1. A blood diagnostic marker for identifying good prognosis prostate cancer and metastatic castration-resistant prostate cancer, characterized in that: The markers are NCKAP1, ERCC1, ZBTB46, PAQR7, ARMC8, PAQR8, LRRN4, NOG, LRRC47, CDKN2D, CLEC1B, STARD7 and ZSCAN2.

2. The blood diagnostic marker according to claim 1, characterized in that: Among the blood diagnostic markers, NCKAP1, ARMC8, LRRN4, CDKN2D, and CLEC1B are up-regulated genes, and ERCC1, ZBTB46, PAQR7, PAQR8, NOG, LRRC47, STARD7, and ZSCAN2 are down-regulated genes.
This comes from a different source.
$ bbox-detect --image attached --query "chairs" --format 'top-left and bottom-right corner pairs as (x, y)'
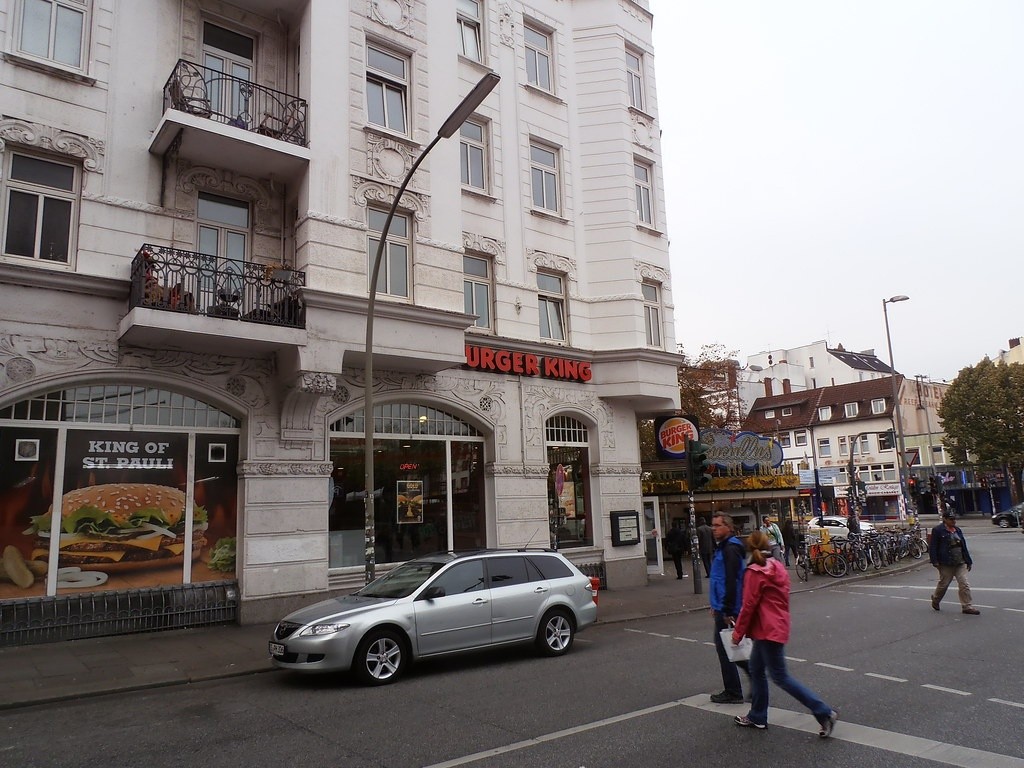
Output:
(168, 78), (213, 119)
(134, 251), (195, 314)
(256, 109), (295, 138)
3. The blood diagnostic marker according to claim 1, characterized in that The determination of the marker comprises the following steps: S1. Obtain a dataset of transcriptome data from prostate cancer patients; S2. After the data set is standardized, differential gene analysis is performed to obtain up-regulated genes and down-regulated genes as differential genes; S3, GO and KEGG enrichment analysis of differentially expressed genes was performed using the clusterProfiler package; S4. Use weighted gene co-expression network analysis to obtain key genes; S5. Perform intersection analysis on key genes and differential genes to obtain key differential genes; S6. The random forest algorithm was used to construct a diagnostic model for the key differentially expressed genes, and the differentially expressed genes in the diagnostic model were determined to be NCKAP1, ERCC1, ZBTB46, PAQR7, ARMC8, PAQR8, LRRN4, NOG, LRRC47, CDKN2D, CLEC1B, STARD7, and ZSCAN2.

4. The blood diagnostic marker according to claim 3, characterized in that: The three data sets in S1 all include transcriptome data of patients with advanced castration-resistant prostate cancer.

5. The blood diagnostic marker according to claim 3, characterized in that: The differential gene analysis method in step S2 is to use the limma package to perform differential gene analysis on the data set, and the control screening criteria are P<0.05 and |logFC|>0.

6. Use of the blood diagnostic marker as described in any one of claims 1 to 5 in the preparation of a kit for identifying prostate cancer with a good prognosis and metastatic castration-resistant prostate cancer, and a risk assessment chip.